This document describes the security posture, assumptions, and limitations of HANS — Hardware-Aware Neural Storage.

HANS is a performance-oriented, cache-first storage system designed for AI workloads. Security is important, but HANS intentionally makes explicit trust assumptions in order to achieve its goals.

HANS aims to:

• Operate safely under normal, non-malicious conditions
• Avoid crashes, data corruption, or hardware instability
• Fail safely and predictably when encountering errors
• Avoid introducing new attack surfaces beyond its scope

HANS does not attempt to provide comprehensive security guarantees beyond these goals.

HANS operates under the following trust assumptions:

• The host operating system is trusted
• The kernel is trusted
• Device drivers (GPU, storage) are trusted
• HANS runs with appropriate system privileges

HANS is not designed to defend against a compromised kernel, malicious drivers, or hostile hypervisors.

HANS assumes that:

• Input data is non-malicious
• File formats are well-formed
• Persistent storage backends are trusted

HANS does not attempt to defend against:

• Malformed or adversarial file formats
• Deliberately corrupted datasets
• Malicious object store contents

This assumption is critical for format-aware optimizations.

HANS assumes:

• Users have legitimate access to the system
• Users do not attempt to exploit HANS to escalate privileges
• Multi-tenant isolation is handled externally

HANS is not a hardened multi-tenant isolation boundary.

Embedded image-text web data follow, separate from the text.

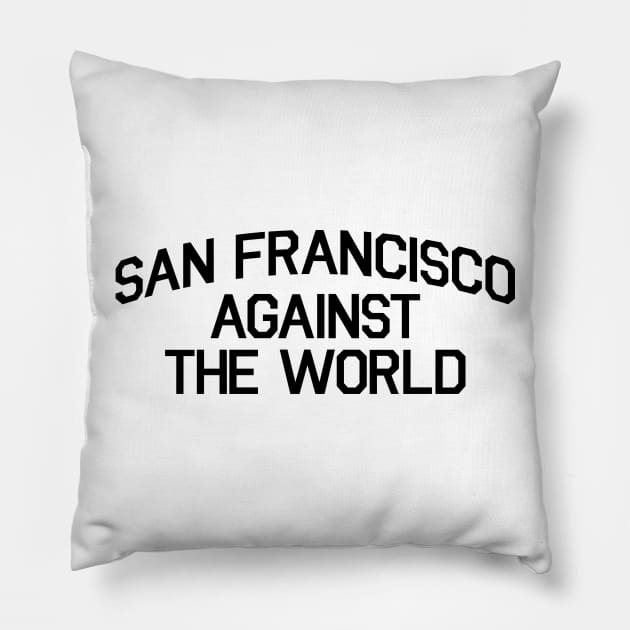 SAN FRANCISCO AGAINST THE WORLD Pillow by DOINKS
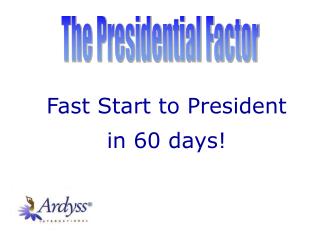 Fast Start to President in 60 days!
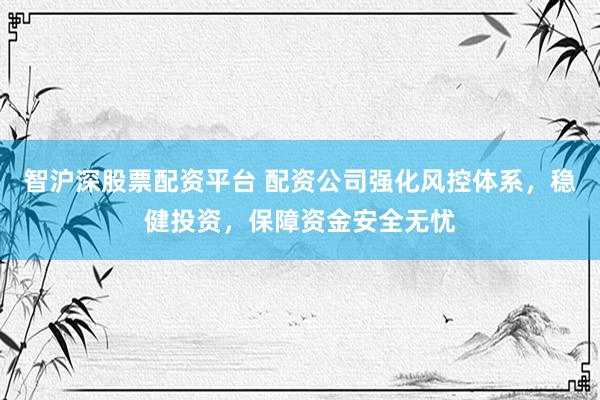 智沪深股票配资平台 配资公司强化风控体系，稳健投资，保障资金安全无忧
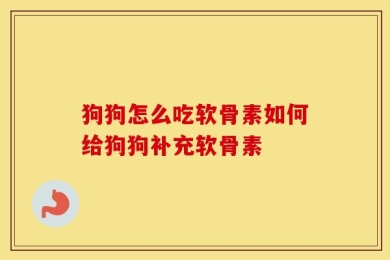 狗狗怎么吃软骨素如何给狗狗补充软骨素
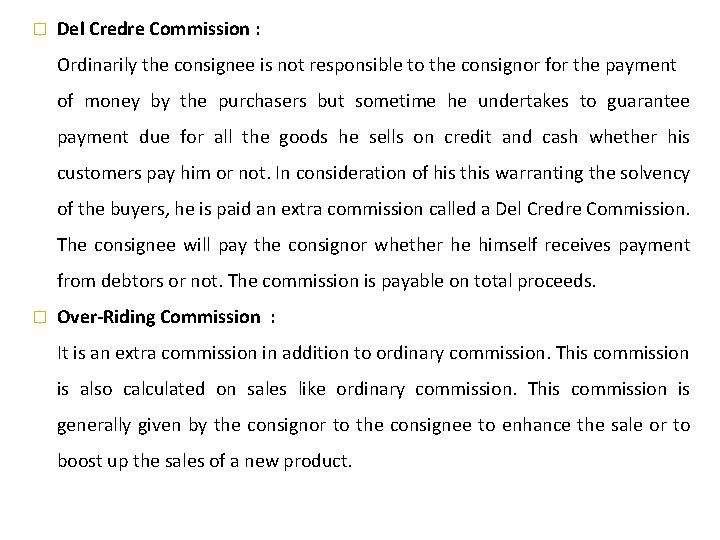 � Del Credre Commission : Ordinarily the consignee is not responsible to the consignor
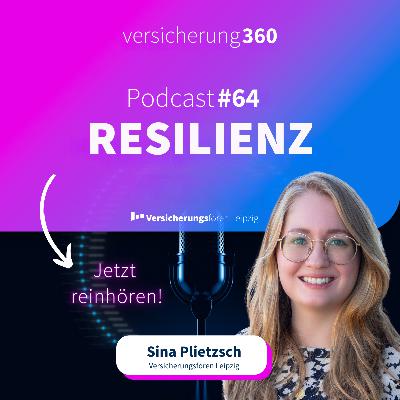 Resilienz: Krisenfest und zukunftssicher | Folge 64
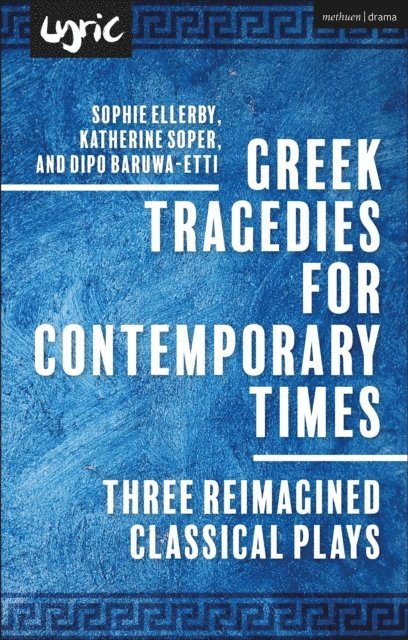 Dipo Baruwa-Etti, Katherine Soper, Sophie Ellerby - Greek Tragedies for Contemporary Times, E-bok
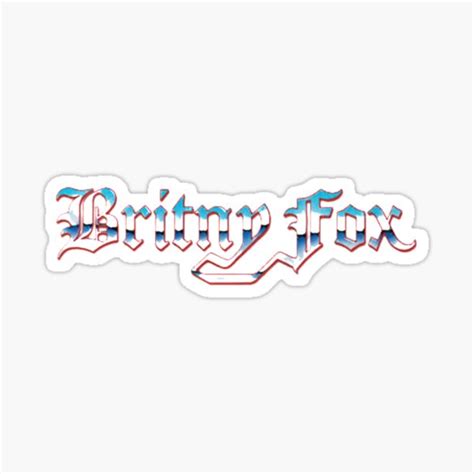 "Britny Fox Band Logo Pullover Sweatshirt" Sticker for Sale by juliannewa | Redbubble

HANS does not protect against:

• Adversarial datasets designed to exploit parsers
• Side-channel attacks (timing, power, cache)
• Denial-of-service via malicious workloads
• Data exfiltration via compromised clients
• GPU-level attacks or firmware exploits
• Speculative execution vulnerabilities

These threats are outside the design scope.

HANS supports format-aware optimizations for certain file types (see docs/FORMAT_AWARE.md).

• Format parsing is best-effort
• Parsing failures immediately trigger fallback
• No unbounded parsing in hot paths
• No trust in user-provided metadata beyond validation

If format-aware parsing fails:

• Structured access is aborted
• HANS falls back to opaque, whole-file I/O
• No retries occur in performance-critical paths

Format-aware features are optimizations, not requirements.

HANS interacts with GPU hardware via standard vendor APIs (see docs/NVIDIA_INTEGRATION.md).

• VRAM is treated as ephemeral
• Long-lived VRAM allocations are avoided
• All GPU interactions have fallback paths
• GPU errors trigger immediate degradation

If GPU telemetry or memory operations fail:

• GPU-aware features are disabled temporarily
• HANS reverts to CPU-only behavior
• Cache consistency is preserved

HANS prioritizes system stability over performance.

HANS may require elevated privileges for:

• eBPF telemetry
• FUSE mounting
• Low-level I/O optimizations

These privileges are expected to be granted explicitly by the operator.

HANS does not attempt privilege separation internally.

HANS is a cache-first system.

• Cached data may be lost at any time
• Cache metadata is best-effort
• Persistent storage is the source of truth

HANS does not provide:

• Strong consistency guarantees
• Cryptographic integrity checks
• End-to-end encryption

These concerns must be handled by underlying storage systems.

If HANS is deployed in a distributed configuration:

• Network security (TLS, authentication) is the responsibility of the operator
• HANS does not implement custom cryptographic protocols
• Trust boundaries must be enforced externally

If you discover a security vulnerability in HANS:

1. Do not open a public issue
2. Contact the maintainer privately (method TBD)
3. Provide:
   • A clear description of the issue
   • Reproduction steps
   • Potential impact

Security reports will be handled responsibly.

HANS follows responsible disclosure principles:

• Vulnerabilities will be assessed promptly
• Fixes will be prioritized based on severity
• Public disclosure will occur after mitigation where possible

Given the early stage of the project, timelines may vary.

HANS is designed for trusted environments running trusted workloads.

By making its assumptions explicit, HANS avoids a false sense of security and focuses on what it does best: delivering high-performance, hardware-aware storage for AI workloads.

Operators are responsible for securing the environment in which HANS runs.